Another area of Rotem's research focuses on the financial distress of small and medium-sized businesses. Rotem analyzed the phenomenon of "The Phoenix Syndrome" under which shareholders of small to medium-sized business transfer the assets of their financially distressed business to a new enterprise while hiding such a transfer from the unsecured creditors of the business, thus securing, at least for a limited period of time, the possibility of continuing operation of their business.

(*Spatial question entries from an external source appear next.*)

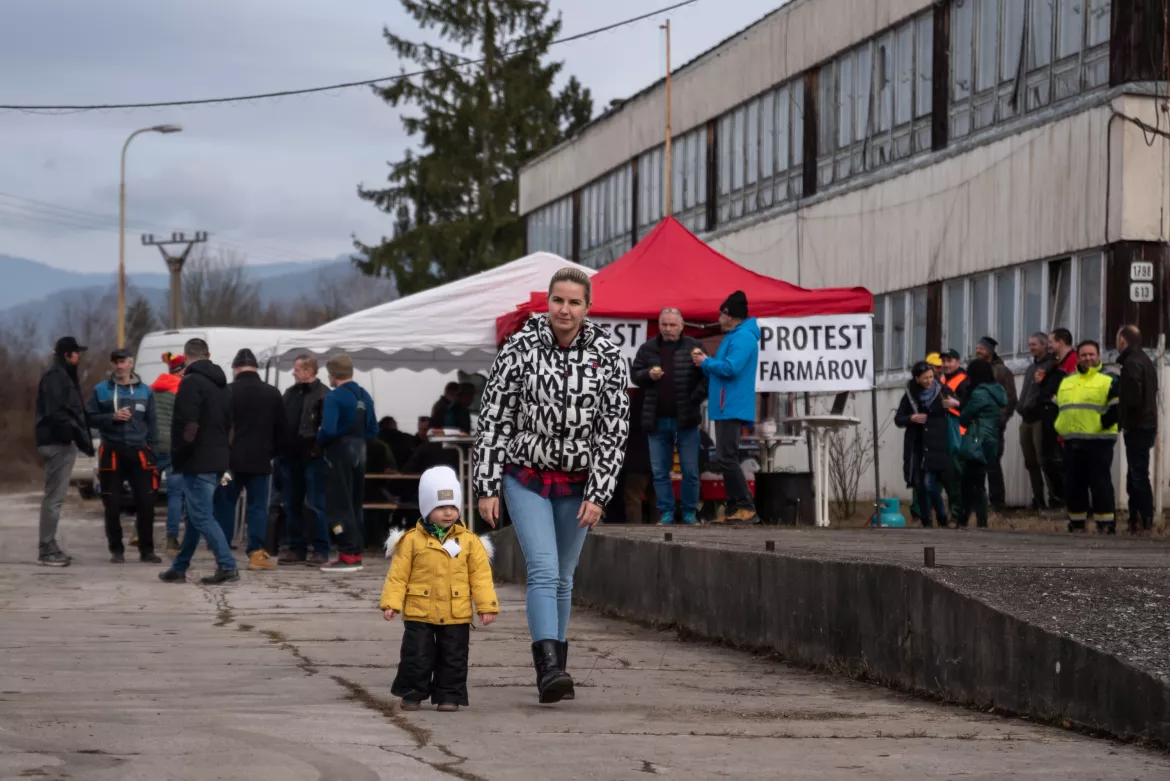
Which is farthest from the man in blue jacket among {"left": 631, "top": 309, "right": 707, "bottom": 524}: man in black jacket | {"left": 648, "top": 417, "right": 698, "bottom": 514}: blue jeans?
{"left": 648, "top": 417, "right": 698, "bottom": 514}: blue jeans

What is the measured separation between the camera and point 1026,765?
6.43 meters

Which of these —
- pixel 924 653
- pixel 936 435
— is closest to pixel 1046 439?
pixel 936 435

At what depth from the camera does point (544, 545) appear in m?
8.23

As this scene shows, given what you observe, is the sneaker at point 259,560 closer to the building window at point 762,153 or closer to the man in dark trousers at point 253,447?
the man in dark trousers at point 253,447

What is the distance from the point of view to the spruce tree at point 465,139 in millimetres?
57969

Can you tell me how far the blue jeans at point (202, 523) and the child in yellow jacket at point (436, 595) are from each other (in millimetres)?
7377

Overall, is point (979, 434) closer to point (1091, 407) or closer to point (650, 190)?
point (1091, 407)

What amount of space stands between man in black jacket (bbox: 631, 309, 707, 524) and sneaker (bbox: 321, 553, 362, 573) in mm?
2907

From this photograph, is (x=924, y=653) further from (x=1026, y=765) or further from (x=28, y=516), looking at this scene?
(x=28, y=516)

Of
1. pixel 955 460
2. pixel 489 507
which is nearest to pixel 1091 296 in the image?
pixel 955 460

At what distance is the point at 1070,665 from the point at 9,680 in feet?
15.2

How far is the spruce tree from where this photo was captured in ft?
190

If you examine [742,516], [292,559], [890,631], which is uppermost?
[742,516]

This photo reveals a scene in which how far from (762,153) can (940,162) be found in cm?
836
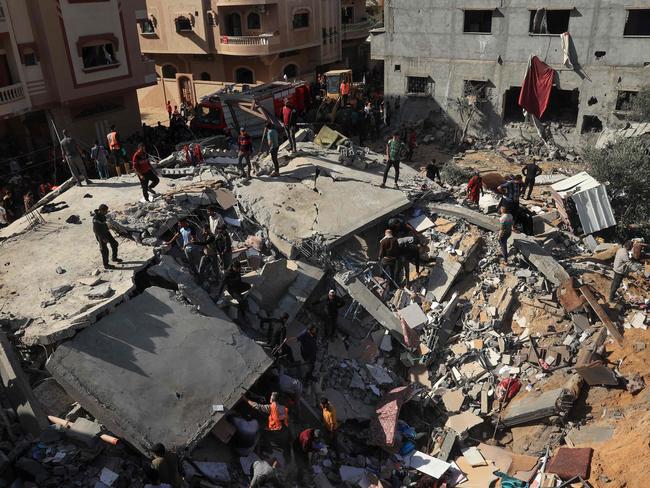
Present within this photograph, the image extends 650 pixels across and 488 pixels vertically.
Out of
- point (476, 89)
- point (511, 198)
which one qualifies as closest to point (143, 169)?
point (511, 198)

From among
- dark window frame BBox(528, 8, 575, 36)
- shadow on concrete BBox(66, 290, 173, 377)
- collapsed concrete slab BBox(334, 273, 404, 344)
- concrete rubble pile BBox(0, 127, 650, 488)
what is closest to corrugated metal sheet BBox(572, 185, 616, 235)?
concrete rubble pile BBox(0, 127, 650, 488)

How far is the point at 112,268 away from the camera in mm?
10977

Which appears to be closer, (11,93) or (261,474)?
(261,474)

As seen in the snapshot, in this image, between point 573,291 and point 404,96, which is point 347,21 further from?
point 573,291

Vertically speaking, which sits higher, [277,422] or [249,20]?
[249,20]

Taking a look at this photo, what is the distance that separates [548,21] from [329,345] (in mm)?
17517

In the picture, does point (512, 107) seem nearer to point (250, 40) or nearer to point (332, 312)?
point (250, 40)

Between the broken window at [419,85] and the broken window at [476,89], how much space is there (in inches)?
63.7

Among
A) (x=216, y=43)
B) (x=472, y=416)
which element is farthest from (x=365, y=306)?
(x=216, y=43)

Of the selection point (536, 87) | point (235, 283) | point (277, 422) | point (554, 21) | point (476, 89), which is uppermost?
point (554, 21)

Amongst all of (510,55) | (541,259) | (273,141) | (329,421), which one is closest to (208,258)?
(329,421)

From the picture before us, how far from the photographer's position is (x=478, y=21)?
2362 centimetres

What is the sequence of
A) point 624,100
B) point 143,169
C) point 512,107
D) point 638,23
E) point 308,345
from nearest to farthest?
point 308,345, point 143,169, point 624,100, point 638,23, point 512,107

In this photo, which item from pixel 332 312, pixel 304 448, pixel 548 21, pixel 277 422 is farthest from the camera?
pixel 548 21
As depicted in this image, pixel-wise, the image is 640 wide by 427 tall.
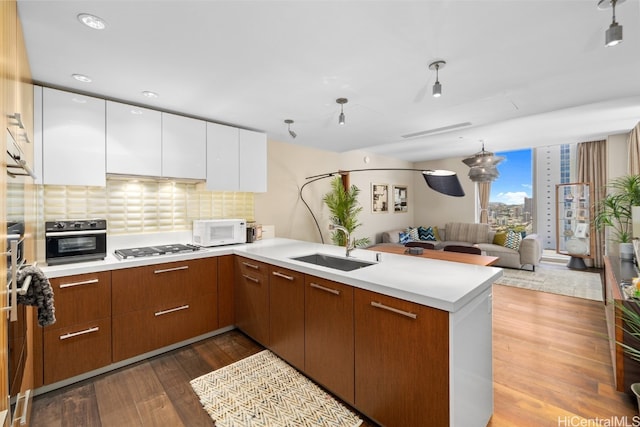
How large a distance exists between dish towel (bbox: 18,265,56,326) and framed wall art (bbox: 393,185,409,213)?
21.3 feet

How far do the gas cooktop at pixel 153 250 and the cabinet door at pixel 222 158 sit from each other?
701 mm

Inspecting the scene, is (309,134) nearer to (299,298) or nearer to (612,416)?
(299,298)

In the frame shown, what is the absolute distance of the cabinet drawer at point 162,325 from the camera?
2340 millimetres

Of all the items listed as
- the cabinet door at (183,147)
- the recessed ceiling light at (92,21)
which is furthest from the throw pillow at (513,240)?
the recessed ceiling light at (92,21)

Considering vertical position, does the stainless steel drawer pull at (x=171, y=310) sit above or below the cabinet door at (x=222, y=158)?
below

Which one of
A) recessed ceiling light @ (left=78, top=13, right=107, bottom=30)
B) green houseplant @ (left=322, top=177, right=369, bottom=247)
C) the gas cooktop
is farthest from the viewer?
green houseplant @ (left=322, top=177, right=369, bottom=247)

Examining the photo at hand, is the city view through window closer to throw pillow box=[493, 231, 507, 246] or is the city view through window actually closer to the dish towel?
throw pillow box=[493, 231, 507, 246]

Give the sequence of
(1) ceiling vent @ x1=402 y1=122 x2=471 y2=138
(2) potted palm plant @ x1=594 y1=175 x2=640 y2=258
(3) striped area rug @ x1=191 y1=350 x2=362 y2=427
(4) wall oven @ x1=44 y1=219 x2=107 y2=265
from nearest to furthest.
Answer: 1. (3) striped area rug @ x1=191 y1=350 x2=362 y2=427
2. (4) wall oven @ x1=44 y1=219 x2=107 y2=265
3. (2) potted palm plant @ x1=594 y1=175 x2=640 y2=258
4. (1) ceiling vent @ x1=402 y1=122 x2=471 y2=138

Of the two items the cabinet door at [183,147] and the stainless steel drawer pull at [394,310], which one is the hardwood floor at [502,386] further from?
the cabinet door at [183,147]

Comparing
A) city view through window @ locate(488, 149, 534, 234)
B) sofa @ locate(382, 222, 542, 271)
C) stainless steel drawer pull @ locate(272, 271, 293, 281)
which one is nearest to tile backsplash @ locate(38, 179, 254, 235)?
stainless steel drawer pull @ locate(272, 271, 293, 281)

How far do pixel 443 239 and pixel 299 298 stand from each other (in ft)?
19.1

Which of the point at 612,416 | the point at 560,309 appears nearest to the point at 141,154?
the point at 612,416

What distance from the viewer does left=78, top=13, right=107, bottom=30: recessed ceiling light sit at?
157 centimetres

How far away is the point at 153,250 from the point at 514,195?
24.8ft
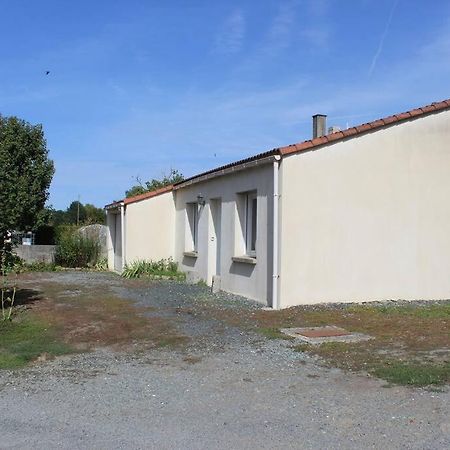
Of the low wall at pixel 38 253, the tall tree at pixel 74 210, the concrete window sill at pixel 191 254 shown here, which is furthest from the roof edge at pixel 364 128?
the tall tree at pixel 74 210

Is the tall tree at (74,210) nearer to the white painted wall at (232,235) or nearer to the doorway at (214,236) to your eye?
the white painted wall at (232,235)

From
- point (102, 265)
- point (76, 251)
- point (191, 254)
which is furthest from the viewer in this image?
point (76, 251)

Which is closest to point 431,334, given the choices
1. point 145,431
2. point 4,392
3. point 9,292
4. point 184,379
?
point 184,379

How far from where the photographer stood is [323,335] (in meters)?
8.70

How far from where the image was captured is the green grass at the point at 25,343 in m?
7.40

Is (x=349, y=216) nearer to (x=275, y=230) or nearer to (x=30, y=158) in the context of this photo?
(x=275, y=230)

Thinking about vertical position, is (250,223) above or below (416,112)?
below

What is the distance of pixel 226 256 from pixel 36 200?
11.9m

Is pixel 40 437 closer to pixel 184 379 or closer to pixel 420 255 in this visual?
pixel 184 379

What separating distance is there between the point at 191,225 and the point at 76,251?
7361mm

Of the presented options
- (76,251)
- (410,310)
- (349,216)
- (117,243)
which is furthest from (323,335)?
(76,251)

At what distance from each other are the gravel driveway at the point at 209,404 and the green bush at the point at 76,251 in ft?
56.0

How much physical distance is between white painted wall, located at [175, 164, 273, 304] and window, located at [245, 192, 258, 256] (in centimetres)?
27

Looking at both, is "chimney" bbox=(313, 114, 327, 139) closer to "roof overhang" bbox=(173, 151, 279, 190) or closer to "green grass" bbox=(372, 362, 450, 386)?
"roof overhang" bbox=(173, 151, 279, 190)
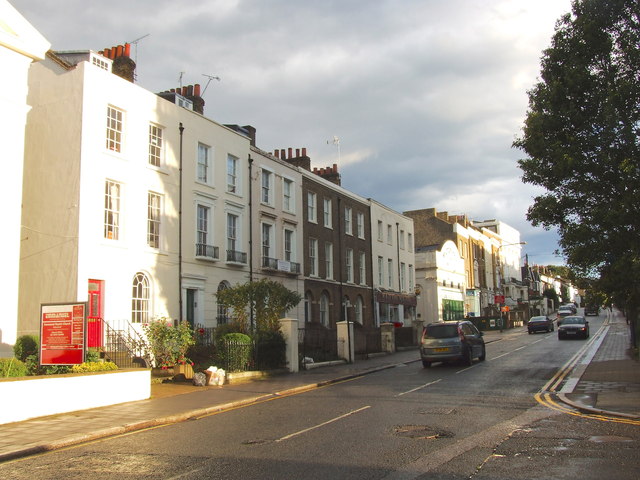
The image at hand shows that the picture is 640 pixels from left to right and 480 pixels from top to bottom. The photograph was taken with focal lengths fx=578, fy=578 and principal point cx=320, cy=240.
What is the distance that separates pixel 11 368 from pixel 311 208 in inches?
916

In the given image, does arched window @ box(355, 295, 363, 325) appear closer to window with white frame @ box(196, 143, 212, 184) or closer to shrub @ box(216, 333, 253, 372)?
window with white frame @ box(196, 143, 212, 184)

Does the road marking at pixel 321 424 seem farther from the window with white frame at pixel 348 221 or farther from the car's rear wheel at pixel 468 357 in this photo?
the window with white frame at pixel 348 221

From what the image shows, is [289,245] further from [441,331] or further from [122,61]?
[122,61]

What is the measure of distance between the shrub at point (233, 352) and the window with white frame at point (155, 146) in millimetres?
8472

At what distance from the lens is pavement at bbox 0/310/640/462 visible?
402 inches

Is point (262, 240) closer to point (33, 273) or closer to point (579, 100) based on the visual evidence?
point (33, 273)

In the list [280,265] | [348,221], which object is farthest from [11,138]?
[348,221]

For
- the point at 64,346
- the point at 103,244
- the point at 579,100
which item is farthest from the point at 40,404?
the point at 579,100

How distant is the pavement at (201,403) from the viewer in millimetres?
10219

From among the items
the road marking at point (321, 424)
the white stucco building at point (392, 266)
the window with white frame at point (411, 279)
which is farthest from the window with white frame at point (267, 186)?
the window with white frame at point (411, 279)

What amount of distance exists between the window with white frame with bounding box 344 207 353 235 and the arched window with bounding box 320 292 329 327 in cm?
549

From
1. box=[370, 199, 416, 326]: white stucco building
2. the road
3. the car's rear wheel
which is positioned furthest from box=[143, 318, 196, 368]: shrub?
box=[370, 199, 416, 326]: white stucco building

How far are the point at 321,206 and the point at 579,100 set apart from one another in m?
21.4

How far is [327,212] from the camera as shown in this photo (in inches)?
1468
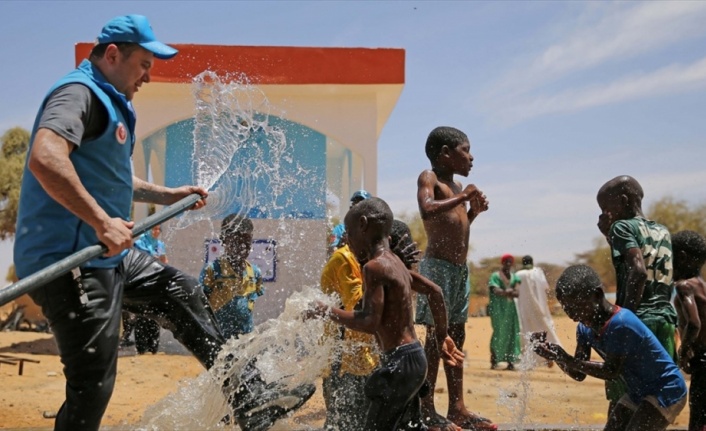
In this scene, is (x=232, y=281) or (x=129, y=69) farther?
(x=232, y=281)

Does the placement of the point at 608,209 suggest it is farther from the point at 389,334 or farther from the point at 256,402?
the point at 256,402

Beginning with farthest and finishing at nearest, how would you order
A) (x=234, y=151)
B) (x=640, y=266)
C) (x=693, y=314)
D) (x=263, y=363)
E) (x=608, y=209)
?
1. (x=234, y=151)
2. (x=608, y=209)
3. (x=693, y=314)
4. (x=640, y=266)
5. (x=263, y=363)

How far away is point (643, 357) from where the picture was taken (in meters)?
4.41

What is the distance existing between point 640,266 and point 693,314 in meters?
0.60

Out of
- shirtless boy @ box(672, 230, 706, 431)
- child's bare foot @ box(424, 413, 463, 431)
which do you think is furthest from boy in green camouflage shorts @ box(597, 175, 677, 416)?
child's bare foot @ box(424, 413, 463, 431)

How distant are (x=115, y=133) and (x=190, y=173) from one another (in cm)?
1067

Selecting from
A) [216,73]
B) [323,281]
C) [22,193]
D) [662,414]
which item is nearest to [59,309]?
[22,193]

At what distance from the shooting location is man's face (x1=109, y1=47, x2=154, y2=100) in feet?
12.1

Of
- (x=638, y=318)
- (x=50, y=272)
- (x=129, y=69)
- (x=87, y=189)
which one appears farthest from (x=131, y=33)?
(x=638, y=318)

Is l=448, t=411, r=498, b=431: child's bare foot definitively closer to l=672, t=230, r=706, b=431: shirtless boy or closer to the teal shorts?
the teal shorts

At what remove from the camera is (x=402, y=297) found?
13.5 feet

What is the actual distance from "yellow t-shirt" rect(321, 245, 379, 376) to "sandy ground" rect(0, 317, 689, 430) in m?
0.88

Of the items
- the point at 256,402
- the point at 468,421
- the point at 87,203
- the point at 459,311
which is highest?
the point at 87,203

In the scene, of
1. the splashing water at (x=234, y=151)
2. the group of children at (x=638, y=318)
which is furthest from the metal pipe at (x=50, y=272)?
the group of children at (x=638, y=318)
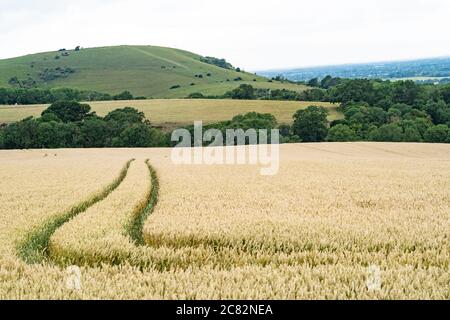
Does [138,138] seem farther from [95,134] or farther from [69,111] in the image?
[69,111]

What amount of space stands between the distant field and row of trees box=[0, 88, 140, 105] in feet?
72.7

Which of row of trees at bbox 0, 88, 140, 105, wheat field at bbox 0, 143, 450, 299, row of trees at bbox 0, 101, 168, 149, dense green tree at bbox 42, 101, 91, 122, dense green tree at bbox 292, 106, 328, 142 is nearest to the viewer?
wheat field at bbox 0, 143, 450, 299

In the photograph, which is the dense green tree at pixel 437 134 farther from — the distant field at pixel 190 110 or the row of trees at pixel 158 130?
the distant field at pixel 190 110

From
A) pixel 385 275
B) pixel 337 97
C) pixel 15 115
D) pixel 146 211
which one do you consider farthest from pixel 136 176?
pixel 337 97

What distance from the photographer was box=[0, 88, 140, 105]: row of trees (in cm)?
14250

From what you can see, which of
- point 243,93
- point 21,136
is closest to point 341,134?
point 21,136

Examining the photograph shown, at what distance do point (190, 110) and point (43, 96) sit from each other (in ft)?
185

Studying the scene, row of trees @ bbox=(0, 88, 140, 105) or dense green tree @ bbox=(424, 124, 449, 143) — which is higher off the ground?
row of trees @ bbox=(0, 88, 140, 105)

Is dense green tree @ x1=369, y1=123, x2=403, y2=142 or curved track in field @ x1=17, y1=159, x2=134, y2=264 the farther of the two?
dense green tree @ x1=369, y1=123, x2=403, y2=142

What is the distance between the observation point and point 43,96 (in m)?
146

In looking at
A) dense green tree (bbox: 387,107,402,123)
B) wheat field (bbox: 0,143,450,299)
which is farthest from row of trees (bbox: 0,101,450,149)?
wheat field (bbox: 0,143,450,299)

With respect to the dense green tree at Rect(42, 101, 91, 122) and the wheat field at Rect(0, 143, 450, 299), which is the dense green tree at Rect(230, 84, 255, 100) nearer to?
the dense green tree at Rect(42, 101, 91, 122)
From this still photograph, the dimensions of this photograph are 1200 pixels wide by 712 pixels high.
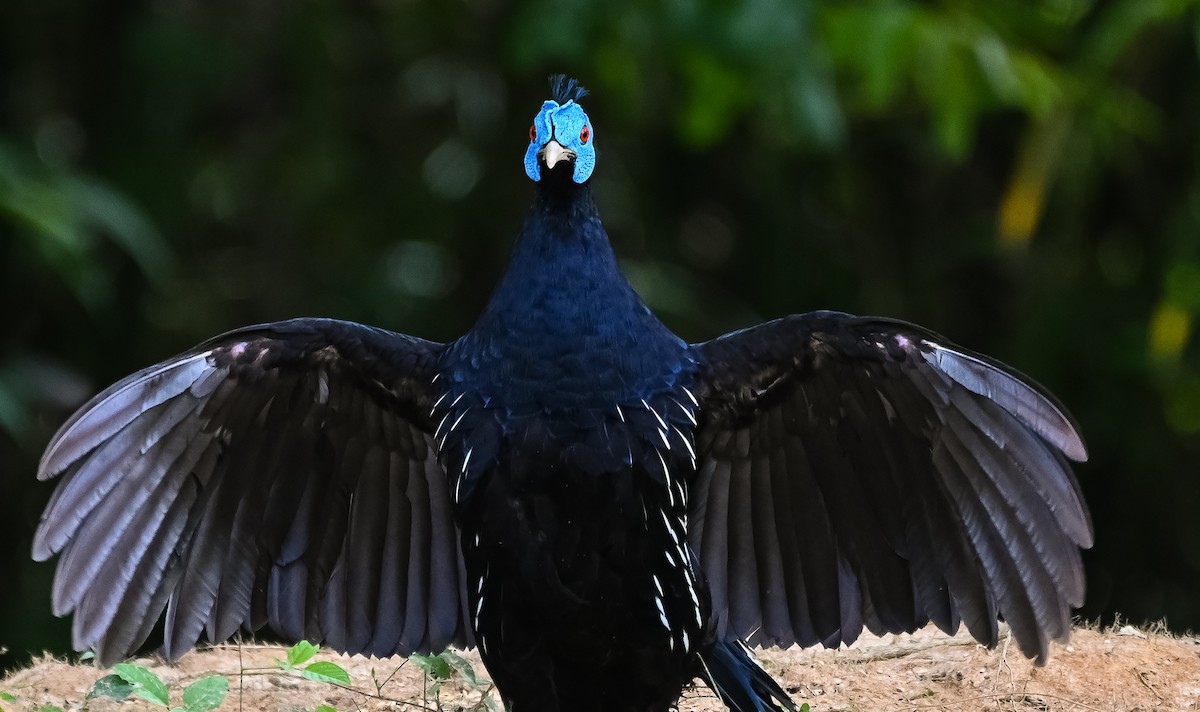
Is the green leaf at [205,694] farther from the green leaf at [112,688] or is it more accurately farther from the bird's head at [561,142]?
the bird's head at [561,142]

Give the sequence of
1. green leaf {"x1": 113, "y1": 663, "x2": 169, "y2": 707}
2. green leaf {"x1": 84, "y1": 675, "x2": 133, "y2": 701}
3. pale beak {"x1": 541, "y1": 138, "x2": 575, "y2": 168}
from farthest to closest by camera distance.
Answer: pale beak {"x1": 541, "y1": 138, "x2": 575, "y2": 168} < green leaf {"x1": 84, "y1": 675, "x2": 133, "y2": 701} < green leaf {"x1": 113, "y1": 663, "x2": 169, "y2": 707}

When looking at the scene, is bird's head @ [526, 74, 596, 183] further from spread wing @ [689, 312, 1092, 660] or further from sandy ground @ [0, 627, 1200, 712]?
sandy ground @ [0, 627, 1200, 712]

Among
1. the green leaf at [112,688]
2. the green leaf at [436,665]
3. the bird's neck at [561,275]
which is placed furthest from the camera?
the green leaf at [436,665]

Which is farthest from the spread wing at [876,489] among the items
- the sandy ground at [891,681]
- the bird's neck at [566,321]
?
the sandy ground at [891,681]

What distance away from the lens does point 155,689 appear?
3531mm

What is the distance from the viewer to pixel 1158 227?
775 centimetres

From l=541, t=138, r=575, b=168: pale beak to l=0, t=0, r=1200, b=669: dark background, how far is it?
2340 millimetres

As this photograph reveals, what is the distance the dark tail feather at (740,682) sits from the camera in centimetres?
391

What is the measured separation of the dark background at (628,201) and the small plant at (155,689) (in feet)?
9.42

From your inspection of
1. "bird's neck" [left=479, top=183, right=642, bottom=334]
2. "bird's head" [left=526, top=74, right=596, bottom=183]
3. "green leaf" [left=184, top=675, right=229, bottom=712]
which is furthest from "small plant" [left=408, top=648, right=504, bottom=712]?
"bird's head" [left=526, top=74, right=596, bottom=183]

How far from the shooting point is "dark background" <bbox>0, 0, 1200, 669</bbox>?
6.82 meters

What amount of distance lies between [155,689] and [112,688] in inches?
8.0

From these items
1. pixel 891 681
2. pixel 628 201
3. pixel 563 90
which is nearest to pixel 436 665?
pixel 891 681

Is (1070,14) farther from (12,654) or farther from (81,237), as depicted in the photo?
→ (12,654)
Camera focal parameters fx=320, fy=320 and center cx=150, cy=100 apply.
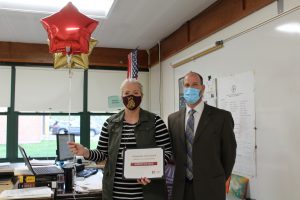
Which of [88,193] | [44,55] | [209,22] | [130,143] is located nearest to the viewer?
[130,143]

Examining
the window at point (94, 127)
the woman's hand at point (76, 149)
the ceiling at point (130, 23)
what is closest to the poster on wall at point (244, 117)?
the ceiling at point (130, 23)

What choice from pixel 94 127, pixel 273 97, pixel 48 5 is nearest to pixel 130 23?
pixel 48 5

Rotem explained the complexities arising in such situations and offered a novel regulatory solution taking into consideration the costs associated with opting to a formal rehabilitation procedure for financially distressed small- to medium-sized businesses.

==Selected publications==

- Governmental Concessions in Corporate Bankruptcy Proceedings: A New Approach, 50 AMERICAN BUSINESS LAW JOURNAL 337-411 (2013).
- The Law Applicable to a Derivative Action on Behalf of a Foreign Corporation—Corporate Law in Conflict, CORNELL INT'L L. J. 321 (2013).
- The Problem of Selective or Sporadic Recognition: A New Economic Rationale for the Law of Foreign Country Judgments, 10 CHI. J. INT'L L. 505 (2010).
- Economic Regulation and the Presumption against Extraterritoriality—A New Justification, 3 WM. & MARY POL'Y REV. 229 (2012).
- Incorporation Rules, 10 REVIEW OF LAW & ECONOMICS 1-30 (2014) [with Adi Ayal].
- Small Business Financial Distress and the “Phoenix Syndrome”—A Reevaluation, 22 INT'L INSOLVENCY REV. 1 (2013).
- Anticompetitive Patents: An Incorporation Solution, 4 JOURNAL OF ANTITRUST ENFORCEMENT 134-156 (2016) [with Adi Ayal].
- Pursuing Preservation of Pre-Bankruptcy Entitlements: Corporate Bankruptcy Law's Self-Executing Mechanisms, 5 BERKELEY BUSINESS LAW JOURNAL 79-130 (2008).